→ TASK INSTRUCTIONS: Begin at the line of the items that contains "Approximately how far" and continue through the final line of the items, including both ends. Lay out those lines as a JSON list of strings, one string per line, and leave out any blank lines.

(Data items)
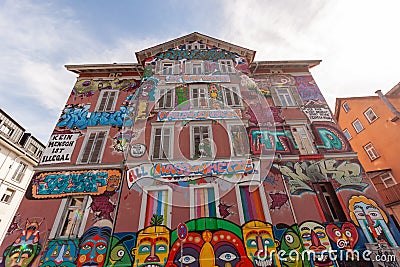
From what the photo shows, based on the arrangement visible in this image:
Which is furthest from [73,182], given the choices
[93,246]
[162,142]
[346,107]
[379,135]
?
[346,107]

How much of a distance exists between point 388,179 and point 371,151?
4.42 metres

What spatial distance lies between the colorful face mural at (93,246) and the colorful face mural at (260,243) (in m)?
6.53

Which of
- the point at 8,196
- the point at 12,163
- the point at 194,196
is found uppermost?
the point at 12,163

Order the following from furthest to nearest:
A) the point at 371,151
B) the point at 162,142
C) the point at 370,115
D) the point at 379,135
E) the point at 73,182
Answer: the point at 370,115 < the point at 371,151 < the point at 379,135 < the point at 162,142 < the point at 73,182

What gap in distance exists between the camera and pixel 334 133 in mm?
13547

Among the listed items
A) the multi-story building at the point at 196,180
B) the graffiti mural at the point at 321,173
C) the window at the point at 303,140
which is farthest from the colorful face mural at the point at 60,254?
the window at the point at 303,140

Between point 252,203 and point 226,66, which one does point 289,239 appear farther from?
point 226,66

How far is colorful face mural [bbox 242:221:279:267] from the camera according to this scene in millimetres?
8805

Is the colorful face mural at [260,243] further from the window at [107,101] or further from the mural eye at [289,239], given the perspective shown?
the window at [107,101]

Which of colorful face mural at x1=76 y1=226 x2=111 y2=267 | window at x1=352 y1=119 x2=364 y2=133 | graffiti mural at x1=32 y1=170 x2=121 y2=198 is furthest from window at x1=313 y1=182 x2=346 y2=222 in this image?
window at x1=352 y1=119 x2=364 y2=133

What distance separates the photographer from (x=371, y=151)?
21812mm

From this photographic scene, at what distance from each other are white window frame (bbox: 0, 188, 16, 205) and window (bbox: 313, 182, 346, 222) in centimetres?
3131

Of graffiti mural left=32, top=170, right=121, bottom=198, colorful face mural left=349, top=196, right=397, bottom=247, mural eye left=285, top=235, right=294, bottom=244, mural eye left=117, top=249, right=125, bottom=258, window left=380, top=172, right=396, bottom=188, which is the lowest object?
mural eye left=117, top=249, right=125, bottom=258

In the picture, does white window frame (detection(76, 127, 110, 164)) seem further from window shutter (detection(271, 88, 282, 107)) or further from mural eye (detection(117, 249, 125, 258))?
window shutter (detection(271, 88, 282, 107))
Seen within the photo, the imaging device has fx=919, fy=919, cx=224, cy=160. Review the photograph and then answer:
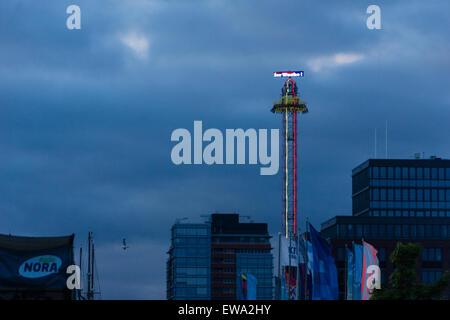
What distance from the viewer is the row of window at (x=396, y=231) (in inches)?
7318

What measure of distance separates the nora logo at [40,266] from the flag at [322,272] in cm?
2540

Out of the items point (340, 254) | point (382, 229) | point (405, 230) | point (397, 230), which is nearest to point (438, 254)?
point (405, 230)

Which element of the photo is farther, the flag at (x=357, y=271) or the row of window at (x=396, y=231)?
the row of window at (x=396, y=231)

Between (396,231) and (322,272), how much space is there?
408 feet

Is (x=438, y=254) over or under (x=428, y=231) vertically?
under

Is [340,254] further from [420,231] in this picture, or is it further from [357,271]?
[357,271]

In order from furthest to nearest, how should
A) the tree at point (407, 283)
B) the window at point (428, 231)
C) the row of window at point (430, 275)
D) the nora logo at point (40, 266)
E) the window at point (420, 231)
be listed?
1. the window at point (420, 231)
2. the window at point (428, 231)
3. the row of window at point (430, 275)
4. the tree at point (407, 283)
5. the nora logo at point (40, 266)

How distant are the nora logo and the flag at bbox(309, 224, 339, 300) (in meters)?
25.4

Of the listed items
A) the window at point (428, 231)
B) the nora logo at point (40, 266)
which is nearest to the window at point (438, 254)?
the window at point (428, 231)

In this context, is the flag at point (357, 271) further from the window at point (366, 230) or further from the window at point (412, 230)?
the window at point (412, 230)

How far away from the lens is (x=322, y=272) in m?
66.2
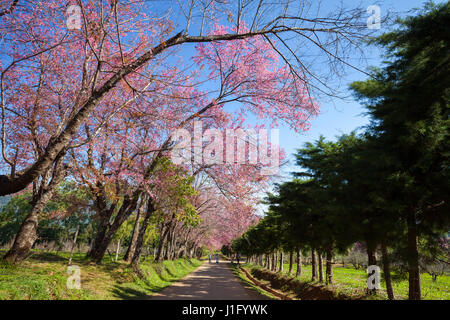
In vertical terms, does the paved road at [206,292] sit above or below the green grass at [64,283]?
below

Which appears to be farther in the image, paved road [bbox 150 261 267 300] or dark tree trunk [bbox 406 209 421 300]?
paved road [bbox 150 261 267 300]

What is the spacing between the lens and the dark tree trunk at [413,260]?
20.2ft

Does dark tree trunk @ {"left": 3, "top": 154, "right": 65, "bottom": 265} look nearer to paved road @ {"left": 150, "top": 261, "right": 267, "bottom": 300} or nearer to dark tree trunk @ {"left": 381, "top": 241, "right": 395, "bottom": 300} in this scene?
paved road @ {"left": 150, "top": 261, "right": 267, "bottom": 300}

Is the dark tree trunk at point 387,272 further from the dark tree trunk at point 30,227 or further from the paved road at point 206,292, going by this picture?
the dark tree trunk at point 30,227

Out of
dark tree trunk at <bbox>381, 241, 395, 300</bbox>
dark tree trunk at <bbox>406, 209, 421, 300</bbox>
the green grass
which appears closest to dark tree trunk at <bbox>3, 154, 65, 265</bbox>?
the green grass

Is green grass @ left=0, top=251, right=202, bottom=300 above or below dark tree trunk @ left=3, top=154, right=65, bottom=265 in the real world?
below

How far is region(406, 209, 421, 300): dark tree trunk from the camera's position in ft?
20.2

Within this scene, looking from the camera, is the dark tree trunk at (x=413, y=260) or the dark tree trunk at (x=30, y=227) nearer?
the dark tree trunk at (x=413, y=260)

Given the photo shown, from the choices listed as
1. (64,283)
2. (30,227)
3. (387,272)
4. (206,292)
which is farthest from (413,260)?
(30,227)

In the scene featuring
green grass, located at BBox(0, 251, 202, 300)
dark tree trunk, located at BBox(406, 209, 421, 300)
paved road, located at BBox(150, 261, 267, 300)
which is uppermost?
dark tree trunk, located at BBox(406, 209, 421, 300)

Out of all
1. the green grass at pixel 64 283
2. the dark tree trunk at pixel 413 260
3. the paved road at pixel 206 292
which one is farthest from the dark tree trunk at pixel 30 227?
the dark tree trunk at pixel 413 260

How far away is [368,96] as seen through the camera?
8562 mm
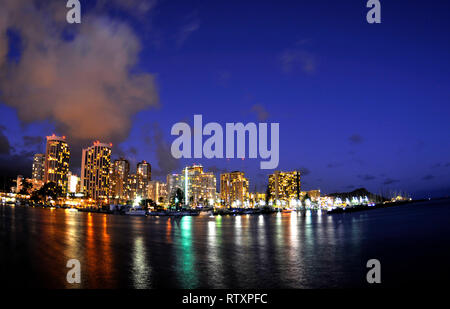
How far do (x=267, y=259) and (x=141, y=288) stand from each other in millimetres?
9656

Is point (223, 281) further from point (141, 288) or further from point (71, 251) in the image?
point (71, 251)
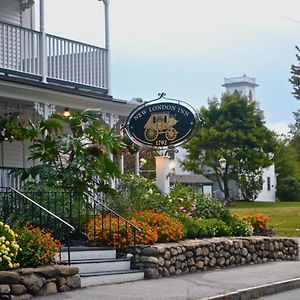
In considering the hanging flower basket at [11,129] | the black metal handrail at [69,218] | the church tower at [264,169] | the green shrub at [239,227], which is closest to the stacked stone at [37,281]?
the black metal handrail at [69,218]

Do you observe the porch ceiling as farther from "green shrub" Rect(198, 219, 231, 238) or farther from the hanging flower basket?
"green shrub" Rect(198, 219, 231, 238)

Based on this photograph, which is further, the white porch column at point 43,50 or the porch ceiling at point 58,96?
the white porch column at point 43,50

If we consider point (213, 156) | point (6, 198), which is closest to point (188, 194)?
point (6, 198)

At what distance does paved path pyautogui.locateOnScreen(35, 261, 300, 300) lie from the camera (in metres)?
12.3

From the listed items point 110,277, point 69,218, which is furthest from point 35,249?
point 69,218

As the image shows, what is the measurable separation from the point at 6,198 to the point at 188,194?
617 cm

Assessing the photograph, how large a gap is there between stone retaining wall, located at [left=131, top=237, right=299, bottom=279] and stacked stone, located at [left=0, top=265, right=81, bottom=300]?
237 centimetres

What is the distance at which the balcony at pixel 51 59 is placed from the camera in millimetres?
18391

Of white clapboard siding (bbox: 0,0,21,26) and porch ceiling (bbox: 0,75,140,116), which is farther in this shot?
white clapboard siding (bbox: 0,0,21,26)

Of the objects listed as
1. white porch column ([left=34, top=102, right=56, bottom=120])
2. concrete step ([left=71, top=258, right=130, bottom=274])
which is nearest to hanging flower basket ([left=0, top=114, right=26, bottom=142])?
white porch column ([left=34, top=102, right=56, bottom=120])

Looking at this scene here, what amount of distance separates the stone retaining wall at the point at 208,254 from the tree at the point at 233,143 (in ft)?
143

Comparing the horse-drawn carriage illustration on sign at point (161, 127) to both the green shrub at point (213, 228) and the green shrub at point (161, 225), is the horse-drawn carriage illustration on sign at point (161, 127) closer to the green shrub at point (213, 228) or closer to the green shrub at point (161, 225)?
the green shrub at point (213, 228)

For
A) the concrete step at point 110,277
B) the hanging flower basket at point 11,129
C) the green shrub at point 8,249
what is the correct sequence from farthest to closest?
1. the hanging flower basket at point 11,129
2. the concrete step at point 110,277
3. the green shrub at point 8,249

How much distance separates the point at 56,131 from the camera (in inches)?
696
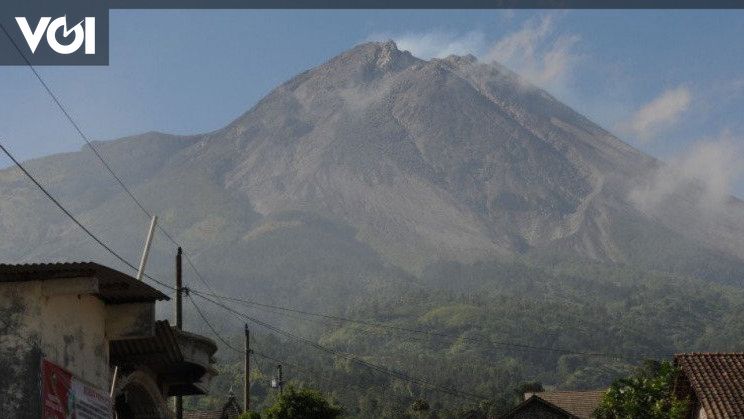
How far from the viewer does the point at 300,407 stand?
3494 cm

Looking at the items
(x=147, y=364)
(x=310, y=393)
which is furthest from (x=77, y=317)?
(x=310, y=393)

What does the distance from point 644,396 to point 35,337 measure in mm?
15388

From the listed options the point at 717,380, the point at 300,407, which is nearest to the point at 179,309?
the point at 300,407

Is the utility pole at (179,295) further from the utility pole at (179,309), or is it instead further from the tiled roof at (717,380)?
the tiled roof at (717,380)

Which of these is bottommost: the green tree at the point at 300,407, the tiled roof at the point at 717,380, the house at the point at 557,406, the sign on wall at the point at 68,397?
the sign on wall at the point at 68,397

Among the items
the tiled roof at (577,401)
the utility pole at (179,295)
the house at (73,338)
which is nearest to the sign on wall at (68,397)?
the house at (73,338)

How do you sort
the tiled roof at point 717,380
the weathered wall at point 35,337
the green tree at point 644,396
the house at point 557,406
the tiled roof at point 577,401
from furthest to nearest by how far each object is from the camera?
the tiled roof at point 577,401 < the house at point 557,406 < the green tree at point 644,396 < the tiled roof at point 717,380 < the weathered wall at point 35,337

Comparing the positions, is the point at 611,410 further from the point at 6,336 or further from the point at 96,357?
the point at 6,336

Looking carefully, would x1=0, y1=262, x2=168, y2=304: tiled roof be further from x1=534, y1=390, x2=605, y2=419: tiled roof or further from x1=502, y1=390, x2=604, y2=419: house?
x1=534, y1=390, x2=605, y2=419: tiled roof

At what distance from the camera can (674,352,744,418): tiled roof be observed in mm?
21969

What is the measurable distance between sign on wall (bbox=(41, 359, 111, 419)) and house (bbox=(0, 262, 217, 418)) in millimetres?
11

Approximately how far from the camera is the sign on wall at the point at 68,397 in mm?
11758

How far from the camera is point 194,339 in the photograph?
16.5 m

→ THE OUTPUT:
[
  "Approximately how far from the camera is the sign on wall at the point at 68,397 in mm?",
  "11758",
  "How far from the camera is point 194,339 in the photograph?",
  "16.5 m"
]